It is more than 10 years since Mazda Europe president Steve Odell last lived in Europe. Now, after a year of rapid growth – particularly in the UK and Germany –  Odell is taking stock of just what has been achieved and what lies ahead.


Mazda now has control of more than 80% of its Western European distribution network. Ireland, Belgium, the Netherlands and Sweden are still operated by independent distributors. Odell says each is doing a good job and taking over the distribution in those countries will be done “when it’s appropriate and when it suits both sides.”


He is already seeing the benefits of a pan-European organisation. “It is both financially efficient and image efficient. It allows us to have just one advertisement instead of each country doing its own things.

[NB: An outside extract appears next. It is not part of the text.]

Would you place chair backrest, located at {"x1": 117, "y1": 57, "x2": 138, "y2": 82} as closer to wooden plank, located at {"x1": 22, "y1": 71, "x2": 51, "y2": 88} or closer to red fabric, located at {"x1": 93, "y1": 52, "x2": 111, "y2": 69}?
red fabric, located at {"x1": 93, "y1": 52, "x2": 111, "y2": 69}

This allows us to strengthen a brand in a way that we couldn’t have ten years ago. Europe is much more integrated these days.”

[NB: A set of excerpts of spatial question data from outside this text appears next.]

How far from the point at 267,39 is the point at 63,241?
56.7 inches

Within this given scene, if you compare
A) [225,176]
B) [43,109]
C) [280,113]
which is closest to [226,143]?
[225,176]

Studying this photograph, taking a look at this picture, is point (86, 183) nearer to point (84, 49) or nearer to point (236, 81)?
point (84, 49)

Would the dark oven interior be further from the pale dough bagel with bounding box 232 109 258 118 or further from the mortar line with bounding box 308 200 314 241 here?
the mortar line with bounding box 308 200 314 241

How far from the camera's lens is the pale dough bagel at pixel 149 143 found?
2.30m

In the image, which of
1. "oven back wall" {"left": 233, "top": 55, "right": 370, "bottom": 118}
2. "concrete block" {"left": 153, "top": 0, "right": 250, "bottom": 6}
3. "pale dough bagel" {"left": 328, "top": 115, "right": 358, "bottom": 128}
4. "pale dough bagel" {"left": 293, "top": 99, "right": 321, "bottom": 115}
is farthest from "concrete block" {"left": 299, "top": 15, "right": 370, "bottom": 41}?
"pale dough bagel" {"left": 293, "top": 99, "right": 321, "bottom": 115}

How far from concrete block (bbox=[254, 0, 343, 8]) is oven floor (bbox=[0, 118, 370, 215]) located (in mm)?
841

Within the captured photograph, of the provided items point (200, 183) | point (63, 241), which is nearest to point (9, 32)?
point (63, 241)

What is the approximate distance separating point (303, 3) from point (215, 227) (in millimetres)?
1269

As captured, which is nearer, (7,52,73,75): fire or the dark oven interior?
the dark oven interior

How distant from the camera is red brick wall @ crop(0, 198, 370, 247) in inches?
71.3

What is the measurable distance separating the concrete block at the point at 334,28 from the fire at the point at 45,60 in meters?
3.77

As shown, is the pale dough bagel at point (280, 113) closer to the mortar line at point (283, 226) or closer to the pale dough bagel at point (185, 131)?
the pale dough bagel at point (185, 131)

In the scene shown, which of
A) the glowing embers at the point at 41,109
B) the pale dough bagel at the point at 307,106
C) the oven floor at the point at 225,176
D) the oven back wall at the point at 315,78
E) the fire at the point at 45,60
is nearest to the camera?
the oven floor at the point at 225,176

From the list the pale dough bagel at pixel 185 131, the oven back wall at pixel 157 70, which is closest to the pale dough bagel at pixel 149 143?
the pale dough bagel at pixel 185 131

Sales across Europe on the back of the 6 launch grew from 152,000 in 2001 to just over 182,000 in ’02.


“We have modest plans for growth,” said Odell, speaking last week at the North American International Auto Show in Detroit. The target for this year is 210,00 units helped by the launch of the Mazda2 at the start of the year and the RX-8 in the summer. Towards the end of this year, the new 3, replacing the 323 (Familia) will arrive.

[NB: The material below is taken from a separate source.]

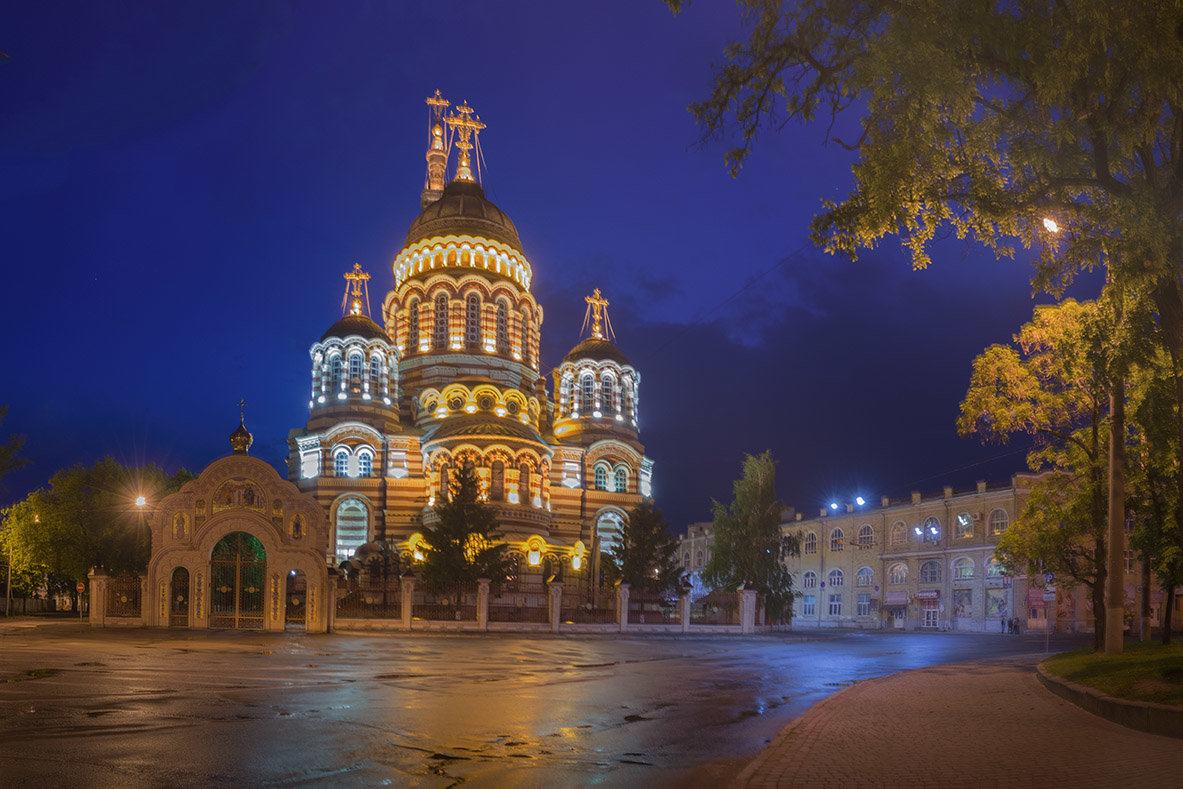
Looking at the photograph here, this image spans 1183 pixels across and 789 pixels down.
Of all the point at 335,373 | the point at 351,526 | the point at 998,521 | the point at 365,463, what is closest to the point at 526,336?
the point at 335,373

“We are partly capacity restricted,” said Odell. “We are selling as many 6s as we can get; I believe the 2 will be successful and the RX-8 is very attractively priced,” he said. Prices for the RX-8 in the USA will start at $25,180. This is expected to translate into a UK price of around £20,000.


Mazda Europe should reach around 300,000 annual sales “some time in the future”


The last year has already produced record sales in Italy and Spain; the company has recaptured the No 2 Japanese importer slot in Germany, behind Toyota, and has seen record sales for the MX-5 – a car that is almost 12 years old.


This year, the UK should hit more than 39,000 units with a full year of 6 sales added to the launch of the 2 and RX-8. Mazda’s best year in the UK was 33,000 units in 1997.


So what is Mazda’s secret? “Mazda should be a Japanese car company with a twinkle in its eye,” said Odell.


The task of sticking to that definition falls to engineer Joseph Bakaj, managing executive officer of Mazda Motor Corporation. He is promising more and more derivatives from each of Mazda’s core models – the 2, 3 and 6 – with a concept based on each at the world’s major motor shows, the first at Geneva in March, another at Frankfurt and more at Tokyo.


The new 3 is the result of a joint development by Mazda, Ford and Volvo on which Ford took the lead whereas with the 6, Mazda was the leader.


What makes a Mazda a Mazda? “The packaging and innovation,” said Bakaj, singling out the doors on the RX-8 and the one-touch fold down seats on the 6 as two examples. Interior detailing is another key area with the Japanese eye for detail playing a major role.


“The way a Mazda drives with delicate precise steering is different to a Ford which is more firm and direct. We have a different brake set-up which has very immediate response with short pedal travel and a Mazda engine must have a spirited response.”